The car is on fire when it goes over the cliff, because Jake knows they don't explode on their own the way you see in movies. He had me load up the trunk with gunpowder too, and when the whole thing reaches the end of its road-flare orange arc through the night sky and crumples like an accordion the back blows out. I can feel the air compress as the blast goes by even though I'm what seems like a thousand feet away - too far for that light to warm my numb fingers or ears that sting as the air whistles over me. Something lands next to Jake and he laughs, he points at it and folds to the ground like the car crushing itself. Humor rather than momentum, but no less effective. He can't stop laughing but when I look I don't get the joke; it's just a piece of metal from the car. Jake finally manages to stand up and he walks away without even brushing off the dirt that's covering him, that red dirt that will stain your clothes. I pick up the piece of metal carefully with the rag we used to wipe off our fingerprints and I hold it tight, letting it thaw my hands.
We meet up with Chris a minute later at the old dirt road, climb into the bed of the pickup to let him chauffer us back home where we can pretend we never saw my dad's car. Our heads bounce off of the metal with each rut and hole and once the asphalt starts it's seventy mile wind that cuts into us like we were naked in the snow. Jake is excited and trying to talk to me but I'm watching the stars instead because I know that sickly orange glow that seeps up from the city will wash over us soon enough and blot them out. Jake can be mad at me for ignoring him if he wants; soon he'll be in jail or juvenile detention or a group home in another city and I can sleep at night again. A shiver runs down my spine and not from the cold - he's staring at me again with that serial killer look from the true crime shows. He asks me if I'm going to betray him and I say he has a Jesus complex, I'm cool and smooth as a professional actor and there's no way he could suspect me - except that he already does. He smiles at the thought of being compared to Jesus, all teeth and those sparking eyes that never leave mine.
His energy is a virus that spreads just from breathing the same air, charisma and presence and dominance. I was weak and vulnerable and out of control and wanted to hurt my father so Jake came to me with righteous anger and lit me on fire like the car, ignited my mind with the possibilities for revenge and justice. He made me talk, made me relive the times my father would beat me with that belt of his - the buckle still on, a giant oval of iron that he used to remove the lids from beer bottles and fracture my ribs. He held me like my mother should have and whispered that he would make it okay, and then he asked me if my father packed his own bullets when he went hunting. That's what he wanted; gunpowder to torture neighborhood cats. Chris joined us too and he put on a better show than I did, a loving and devoted disciple to the great leader, but when they ask us tomorrow we'll both deny knowing him - we'll be each others alibis until suspicion passes and takes Jake with it. My father will be furious at losing his car, his pride and joy, his years of patient repairs and restoration. Falling, on fire, I couldn't see the hot rod paintjob or the chrome fins but I know they were there, can picture them melting and flowing like candle wax. Hopefully Jake's dogtags will survive like they survived the war that killed his brother, hanging from the gearshift where I told Chris to put them.

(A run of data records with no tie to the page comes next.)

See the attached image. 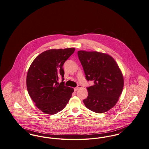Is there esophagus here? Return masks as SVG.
Returning <instances> with one entry per match:
<instances>
[{
	"label": "esophagus",
	"mask_w": 149,
	"mask_h": 149,
	"mask_svg": "<svg viewBox=\"0 0 149 149\" xmlns=\"http://www.w3.org/2000/svg\"><path fill=\"white\" fill-rule=\"evenodd\" d=\"M80 87H81V86L80 85H78L77 87H75V88H74V91H77L78 90V89L79 88H80Z\"/></svg>",
	"instance_id": "esophagus-1"
}]
</instances>
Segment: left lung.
<instances>
[{
  "mask_svg": "<svg viewBox=\"0 0 149 149\" xmlns=\"http://www.w3.org/2000/svg\"><path fill=\"white\" fill-rule=\"evenodd\" d=\"M77 54L86 80L94 82L87 87L88 96L83 100L86 107L96 113L109 111L123 89V76L116 61L109 54L96 51H79Z\"/></svg>",
  "mask_w": 149,
  "mask_h": 149,
  "instance_id": "obj_1",
  "label": "left lung"
}]
</instances>
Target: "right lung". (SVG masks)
Listing matches in <instances>:
<instances>
[{"label":"right lung","mask_w":149,"mask_h":149,"mask_svg":"<svg viewBox=\"0 0 149 149\" xmlns=\"http://www.w3.org/2000/svg\"><path fill=\"white\" fill-rule=\"evenodd\" d=\"M74 48L50 49L33 61L26 76V88L36 106L42 112L54 115L65 107L73 88L65 86L63 65L74 53ZM62 82L58 83V77Z\"/></svg>","instance_id":"1"}]
</instances>
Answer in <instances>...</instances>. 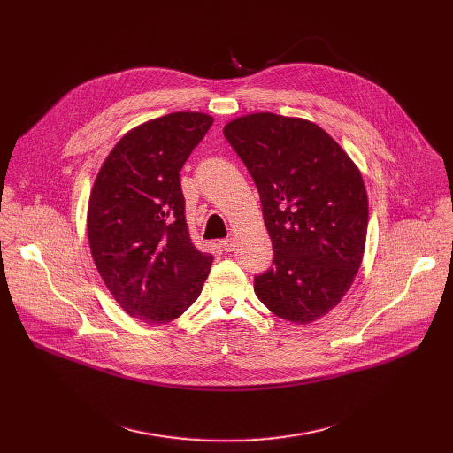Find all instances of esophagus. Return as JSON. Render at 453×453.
Returning a JSON list of instances; mask_svg holds the SVG:
<instances>
[{"mask_svg": "<svg viewBox=\"0 0 453 453\" xmlns=\"http://www.w3.org/2000/svg\"><path fill=\"white\" fill-rule=\"evenodd\" d=\"M226 252H231L233 250V238H224V240H220V243H219Z\"/></svg>", "mask_w": 453, "mask_h": 453, "instance_id": "obj_1", "label": "esophagus"}]
</instances>
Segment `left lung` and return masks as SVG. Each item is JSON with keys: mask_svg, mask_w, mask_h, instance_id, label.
<instances>
[{"mask_svg": "<svg viewBox=\"0 0 453 453\" xmlns=\"http://www.w3.org/2000/svg\"><path fill=\"white\" fill-rule=\"evenodd\" d=\"M224 136L260 191L274 260L254 292L278 317L308 325L346 296L367 234L362 173L317 123L274 112L231 119Z\"/></svg>", "mask_w": 453, "mask_h": 453, "instance_id": "8db88e82", "label": "left lung"}]
</instances>
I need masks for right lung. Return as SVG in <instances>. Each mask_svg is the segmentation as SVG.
<instances>
[{"label":"right lung","mask_w":453,"mask_h":453,"mask_svg":"<svg viewBox=\"0 0 453 453\" xmlns=\"http://www.w3.org/2000/svg\"><path fill=\"white\" fill-rule=\"evenodd\" d=\"M206 112H172L131 128L109 152L88 204L96 271L116 303L166 325L203 292L213 256L193 245L179 172L210 131Z\"/></svg>","instance_id":"add662e5"}]
</instances>
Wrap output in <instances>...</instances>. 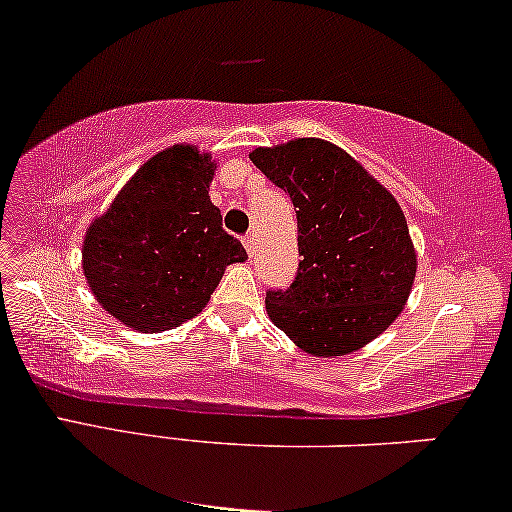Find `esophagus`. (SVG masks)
<instances>
[{
    "label": "esophagus",
    "mask_w": 512,
    "mask_h": 512,
    "mask_svg": "<svg viewBox=\"0 0 512 512\" xmlns=\"http://www.w3.org/2000/svg\"><path fill=\"white\" fill-rule=\"evenodd\" d=\"M244 249L249 251V254H254V249H256V240H254V232H249V235H244Z\"/></svg>",
    "instance_id": "34e87169"
}]
</instances>
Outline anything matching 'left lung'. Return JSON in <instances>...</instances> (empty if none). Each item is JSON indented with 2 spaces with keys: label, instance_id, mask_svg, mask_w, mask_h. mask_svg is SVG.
I'll return each mask as SVG.
<instances>
[{
  "label": "left lung",
  "instance_id": "8db88e82",
  "mask_svg": "<svg viewBox=\"0 0 512 512\" xmlns=\"http://www.w3.org/2000/svg\"><path fill=\"white\" fill-rule=\"evenodd\" d=\"M249 157L294 202L303 256L287 289L265 291L270 320L310 355L362 348L402 313L414 284L416 251L400 204L320 138Z\"/></svg>",
  "mask_w": 512,
  "mask_h": 512
}]
</instances>
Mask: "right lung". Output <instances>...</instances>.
Masks as SVG:
<instances>
[{
  "label": "right lung",
  "mask_w": 512,
  "mask_h": 512,
  "mask_svg": "<svg viewBox=\"0 0 512 512\" xmlns=\"http://www.w3.org/2000/svg\"><path fill=\"white\" fill-rule=\"evenodd\" d=\"M214 162L190 145L159 152L86 230L84 277L96 301L126 327L164 331L197 313L225 265L244 261L209 199Z\"/></svg>",
  "instance_id": "add662e5"
}]
</instances>
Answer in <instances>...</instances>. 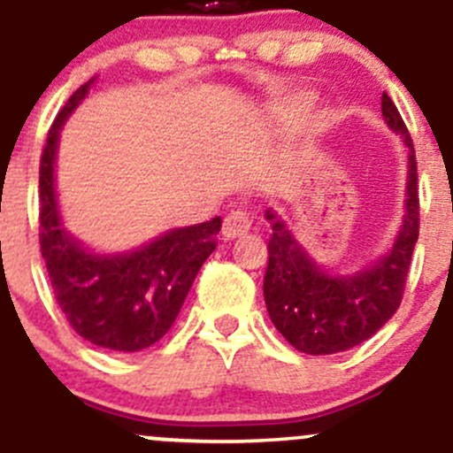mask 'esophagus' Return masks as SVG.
<instances>
[{"instance_id": "34e87169", "label": "esophagus", "mask_w": 453, "mask_h": 453, "mask_svg": "<svg viewBox=\"0 0 453 453\" xmlns=\"http://www.w3.org/2000/svg\"><path fill=\"white\" fill-rule=\"evenodd\" d=\"M252 227V217L245 210H232L226 219H223V236L226 239H236V236L248 234Z\"/></svg>"}]
</instances>
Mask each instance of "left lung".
Returning <instances> with one entry per match:
<instances>
[{"instance_id":"obj_1","label":"left lung","mask_w":453,"mask_h":453,"mask_svg":"<svg viewBox=\"0 0 453 453\" xmlns=\"http://www.w3.org/2000/svg\"><path fill=\"white\" fill-rule=\"evenodd\" d=\"M381 113L386 125L410 149L403 226L390 252L355 273H328L294 239L287 223L267 210L272 223L269 263L263 294L273 326L296 350L333 355L372 337L399 309L418 241L417 155L399 109L383 91Z\"/></svg>"}]
</instances>
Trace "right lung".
Instances as JSON below:
<instances>
[{
	"label": "right lung",
	"instance_id": "obj_1",
	"mask_svg": "<svg viewBox=\"0 0 453 453\" xmlns=\"http://www.w3.org/2000/svg\"><path fill=\"white\" fill-rule=\"evenodd\" d=\"M91 83L81 85L58 111L41 153V256L72 328L100 349L135 353L173 326L201 265L217 248L221 217L177 227L127 254H94L65 232L54 190L58 134Z\"/></svg>",
	"mask_w": 453,
	"mask_h": 453
}]
</instances>
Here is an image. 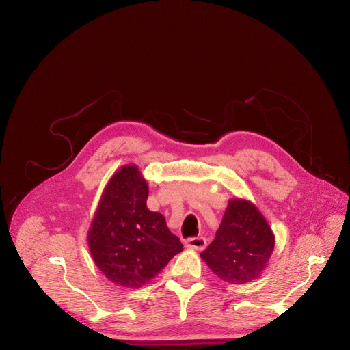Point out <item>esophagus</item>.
<instances>
[{
    "label": "esophagus",
    "mask_w": 350,
    "mask_h": 350,
    "mask_svg": "<svg viewBox=\"0 0 350 350\" xmlns=\"http://www.w3.org/2000/svg\"><path fill=\"white\" fill-rule=\"evenodd\" d=\"M185 246L193 250H202L206 246V241L205 238H190L185 241Z\"/></svg>",
    "instance_id": "esophagus-1"
}]
</instances>
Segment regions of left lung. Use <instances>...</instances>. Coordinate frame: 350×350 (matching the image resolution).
Instances as JSON below:
<instances>
[{"label":"left lung","mask_w":350,"mask_h":350,"mask_svg":"<svg viewBox=\"0 0 350 350\" xmlns=\"http://www.w3.org/2000/svg\"><path fill=\"white\" fill-rule=\"evenodd\" d=\"M274 243L273 230L258 206L247 200L232 198L215 239L200 256L221 280L245 284L262 275Z\"/></svg>","instance_id":"left-lung-1"}]
</instances>
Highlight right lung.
Returning a JSON list of instances; mask_svg holds the SVG:
<instances>
[{"instance_id":"add662e5","label":"right lung","mask_w":350,"mask_h":350,"mask_svg":"<svg viewBox=\"0 0 350 350\" xmlns=\"http://www.w3.org/2000/svg\"><path fill=\"white\" fill-rule=\"evenodd\" d=\"M148 183L125 165L105 185L87 235L92 260L109 282L139 288L183 250L160 213L146 206Z\"/></svg>"}]
</instances>
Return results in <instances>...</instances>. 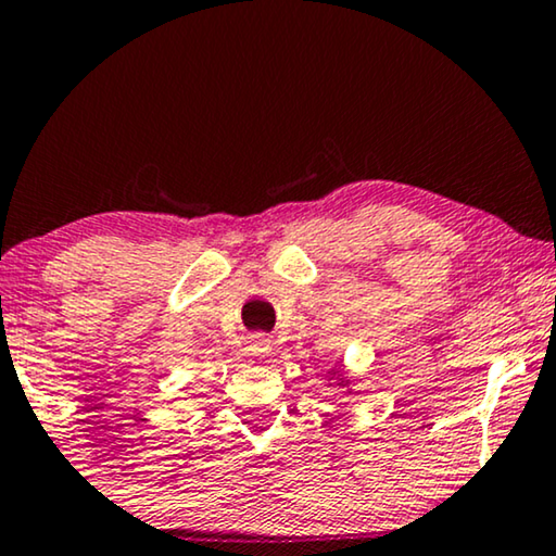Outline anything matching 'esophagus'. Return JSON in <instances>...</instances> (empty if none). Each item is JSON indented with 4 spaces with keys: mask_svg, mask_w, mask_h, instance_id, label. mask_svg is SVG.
Masks as SVG:
<instances>
[{
    "mask_svg": "<svg viewBox=\"0 0 556 556\" xmlns=\"http://www.w3.org/2000/svg\"><path fill=\"white\" fill-rule=\"evenodd\" d=\"M248 349H250V354L265 356V354L270 352V339L265 337V333H255V337H250Z\"/></svg>",
    "mask_w": 556,
    "mask_h": 556,
    "instance_id": "34e87169",
    "label": "esophagus"
}]
</instances>
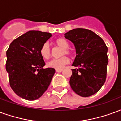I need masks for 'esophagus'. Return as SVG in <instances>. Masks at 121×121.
<instances>
[{
	"label": "esophagus",
	"mask_w": 121,
	"mask_h": 121,
	"mask_svg": "<svg viewBox=\"0 0 121 121\" xmlns=\"http://www.w3.org/2000/svg\"><path fill=\"white\" fill-rule=\"evenodd\" d=\"M56 71L57 73H61V72L63 71V69H56Z\"/></svg>",
	"instance_id": "1"
}]
</instances>
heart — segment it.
I'll list each match as a JSON object with an SVG mask.
<instances>
[{"label": "heart", "instance_id": "1", "mask_svg": "<svg viewBox=\"0 0 121 121\" xmlns=\"http://www.w3.org/2000/svg\"><path fill=\"white\" fill-rule=\"evenodd\" d=\"M55 43L59 46L60 47L63 48L62 50L61 54L63 55L65 54H70V51L69 50V43L65 39L63 38H59L55 41ZM40 54L43 58L47 59L50 57V49L49 45L48 43H45L40 49ZM69 58L66 56H63L60 58L57 59H52L50 60L47 63V66L50 68H54L56 69H60L63 68L64 66L68 64L69 63Z\"/></svg>", "mask_w": 121, "mask_h": 121}]
</instances>
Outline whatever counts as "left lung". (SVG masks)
I'll list each match as a JSON object with an SVG mask.
<instances>
[{
  "instance_id": "left-lung-1",
  "label": "left lung",
  "mask_w": 121,
  "mask_h": 121,
  "mask_svg": "<svg viewBox=\"0 0 121 121\" xmlns=\"http://www.w3.org/2000/svg\"><path fill=\"white\" fill-rule=\"evenodd\" d=\"M75 47L76 56L72 65L69 84L77 95L91 96L100 90L106 81L108 47L101 37L91 30L75 28L65 34Z\"/></svg>"
}]
</instances>
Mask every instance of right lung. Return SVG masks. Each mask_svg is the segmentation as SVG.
<instances>
[{
	"label": "right lung",
	"instance_id": "1",
	"mask_svg": "<svg viewBox=\"0 0 121 121\" xmlns=\"http://www.w3.org/2000/svg\"><path fill=\"white\" fill-rule=\"evenodd\" d=\"M52 34L31 30L9 45L6 51V69L15 93L27 100L42 96L55 73L53 68L43 69L45 63L40 49Z\"/></svg>",
	"mask_w": 121,
	"mask_h": 121
}]
</instances>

When we stop we're at the edge of town, red dirt giving way to manicured golf courses as the desert transitions to suburbs. Chris gets out and walks around the back, and I don't ask why. I want us to be on the road, want this operation to be over before anyone sees us together - yes officer, I saw that boy with two others and of course I can describe them. Chris hands something to Jake and I know what it is just from the flash of moonlight off of silver. The dogtags slide over his head and hang there, accusing, freezing my soul deeper than the wind. Jake is laughing again, that uncontrolled eruption of manic energy, and Chris pulls me over the edge of the bed onto the ground. The truck's door closes again like a gunshot and they drive away with that laughter still rolling out into the air behind them. The engine sound recedes as the world falls away from me because I'm falling, dropping into a bottomless pit I helped to dig. I don't stand up, staring at the stars that have never been further away. In the corner of my vision a white shape flutters like an injured animal and I can see it's the rag that's fallen from my pocket. I clutch it tightly once more but the warmth is gone from that scrap of metal - feeling it dig into my palm, I find myself comparing its shape to my father's belt buckle.